The study found that patients with ALK+ advanced NSCLC treated with first-line Zykadia (ceritinib) had a median progression-free survival (PFS) of 16.6 months (95% confidence interval [CI]: 12.6, 27.2), compared to 8.1 months (95% CI: 5.8, 11.1) in patients treated with standard first-line chemotherapy with maintenance.
This equated to a 45% reduction in the risk of disease progression (hazard ratio [HR] = 0.55, P<0.001). Results were presented during the Presidential Symposium at the 17th World Conference on Lung Cancer (WCLC), hosted by the International Association for the Study of Lung Cancer (IASLC), in Vienna. These late-breaking results were also featured in an official conference press briefing.
Lead investigator Dr. Gilberto de Castro Jr., head of Thoracic Oncology and Head and Neck Cancer clinic in the Clinical Oncology Service of the Institute of Cancer of São Paulo (ICESP), in São Paulo, Brazil, said: "These data demonstrate the potential to more than double a patient's progression-free survival when they take Zykadia as their first ALK inhibitor rather than undergoing treatment with chemotherapy.
"For clinicians, who are constantly working to extend a patient's response to treatment in the first-line setting, the ASCEND-4 results are very compelling."
Overall survival data, a key secondary endpoint of the study, are immature; however, a positive trend in favor of Zykadia was observed, despite 72.4% of patients in the chemotherapy arm receiving an ALK inhibitor as their first treatment after discontinuing chemotherapy.
Pre-specified secondary endpoints demonstrating the efficacy of Zykadia in ALK+ advanced NSCLC patients included overall response rate (ORR), overall intracranial response rate (OIRR), disease control rate (DCR) and duration of response (DoR).
Patients taking Zykadia had an ORR of 72.5% (95% CI: 65.5, 78.7) compared to 26.7% (95% CI: 20.5, 33.7) in patients treated with standard chemotherapy. Further, patients with measurable brain metastases experienced an OIRR of 72.7% (95% CI: 49.8, 89.3, n=22) with Zykadia compared to 27.3% (95% CI: 10.7, 50.2, n=22) with standard chemotherapy. Patients without brain metastases at screening experienced a median PFS of 26.3 months (95% CI: 15.4, 27.7, n=130) with Zykadia compared to 8.3 months (95% CI: 6.0, 13.7, n=125) with standard chemotherapy.
Additionally, patients taking Zykadia demonstrated a DCR of 84.7% (95% CI: 78.7, 89.5) and DoR of 23.9 months (95% CI: 16.6, not estimable)[1]. Study results were measured by a blinded independent review committee (BIRC). Patients treated with Zykadia also reported better overall general health status and improvement in lung cancer-specific symptoms compared to patients treated with standard chemotherapy[2].
Bruno Strigini, CEO, Novartis Oncology, said: "The patient response to treatment is high and durable in the first-line setting.
"Based on these results, Novartis is initiating discussions with regulatory authorities worldwide regarding this potential use of Zykadia to further improve outcomes for patients with ALK+ advanced NSCLC."
The safety profile of Zykadia in the ASCEND-4 study was consistent with the previously known safety profile in patients with ALK+ advanced NSCLC. The most common adverse events (AEs) occurring in more than 50% of Zykadia patients were diarrhea (84.7%), nausea (68.8%), vomiting (66.1%), ALT increase (60.3%) and AST increase (52.9%), which were mostly grade 1 and 2 and managed with dose interruption, dose reduction and concomitant medication. No new or unexpected safety concerns were observed.

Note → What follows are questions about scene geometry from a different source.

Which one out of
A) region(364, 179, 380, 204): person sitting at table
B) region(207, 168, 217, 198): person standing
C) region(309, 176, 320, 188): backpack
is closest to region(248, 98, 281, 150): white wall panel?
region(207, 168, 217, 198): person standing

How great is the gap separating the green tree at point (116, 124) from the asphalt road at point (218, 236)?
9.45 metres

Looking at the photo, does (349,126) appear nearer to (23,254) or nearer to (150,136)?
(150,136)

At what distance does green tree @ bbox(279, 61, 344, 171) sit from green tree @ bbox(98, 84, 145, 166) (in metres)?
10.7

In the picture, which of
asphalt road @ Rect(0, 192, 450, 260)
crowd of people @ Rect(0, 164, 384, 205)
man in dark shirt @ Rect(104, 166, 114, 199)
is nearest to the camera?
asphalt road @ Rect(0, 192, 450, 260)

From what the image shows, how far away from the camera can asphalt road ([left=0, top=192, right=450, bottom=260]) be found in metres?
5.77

Novartis also presented an initial investigation of the pharmacokinetic (PK) profile of Zykadia 450 mg or 600 mg taken with a low-fat meal versus Zykadia 750 mg taken after fasting, as currently indicated. This Phase I prospective, open-label, multicenter, randomized study found (in Part 1) that relative to the 750 mg fasted arm, the 450 mg fed arm demonstrated comparable steady-state PK, while the 600 mg fed arm showed approximately 25% higher steady-state PK.

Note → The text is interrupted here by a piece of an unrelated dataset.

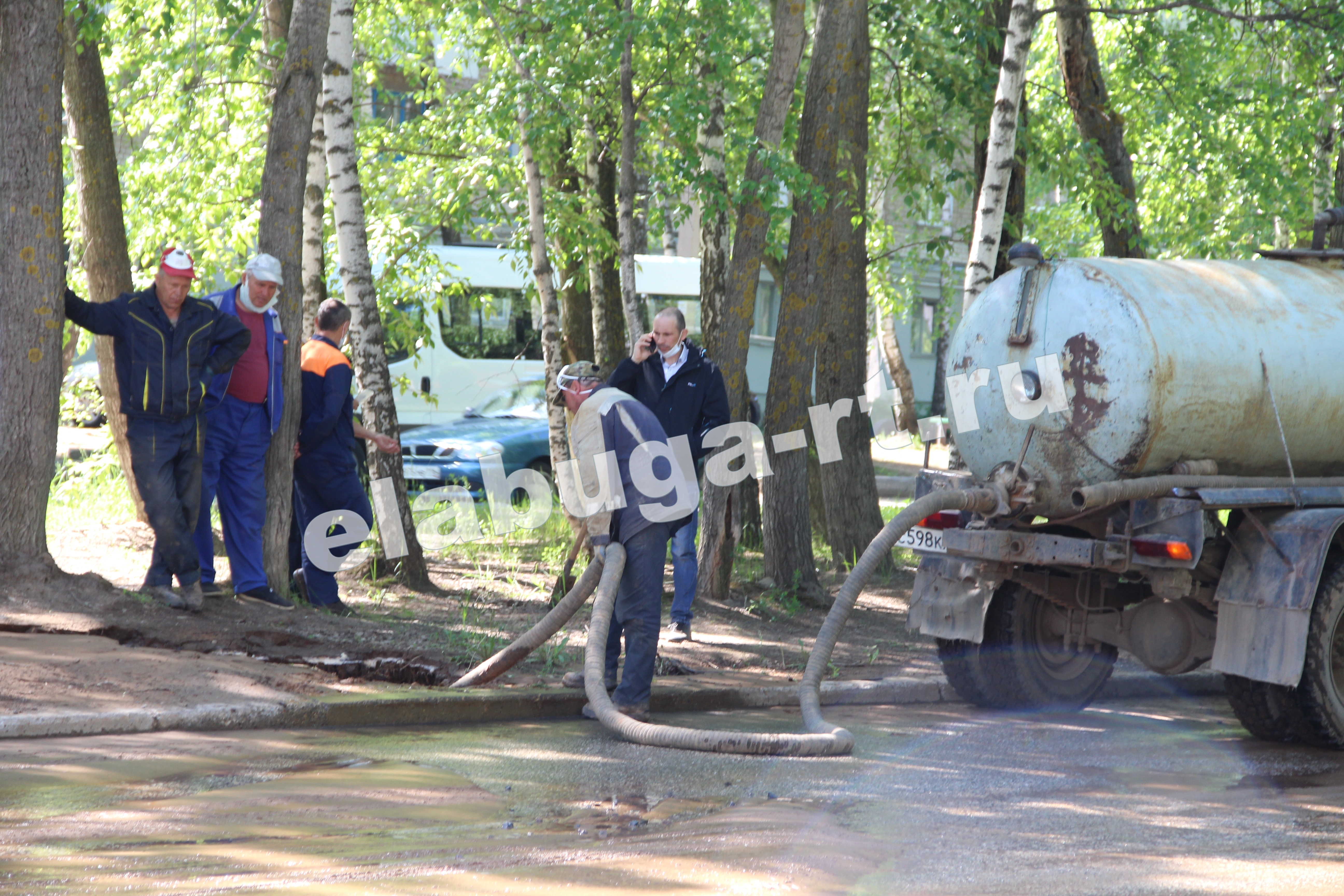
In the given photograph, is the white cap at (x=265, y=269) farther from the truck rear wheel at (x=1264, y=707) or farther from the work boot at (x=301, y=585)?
the truck rear wheel at (x=1264, y=707)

Further, preliminary safety data found the overall frequency of AEs were comparable between groups; however, incidences of gastrointestinal-related AEs (diarrhea, nausea or vomiting) were lowest in the Zykadia 450 mg group that ate a low-fat meal, with no grade 3/4 AEs reported.
This study is ongoing and continues to enroll treatment-naïve patients into Part 2, assessing efficacy across the three treatment arms and evaluating safety follow-up.
One of 12 known genetic drivers of NSCLC, the ALK gene arrangement affects approximately 2-7% of people with NSCLC.
These patients are candidates for treatment with a targeted ALK inhibitor. To determine a personalized treatment plan, medical organizations recommend genetic testing for patients with lung cancer.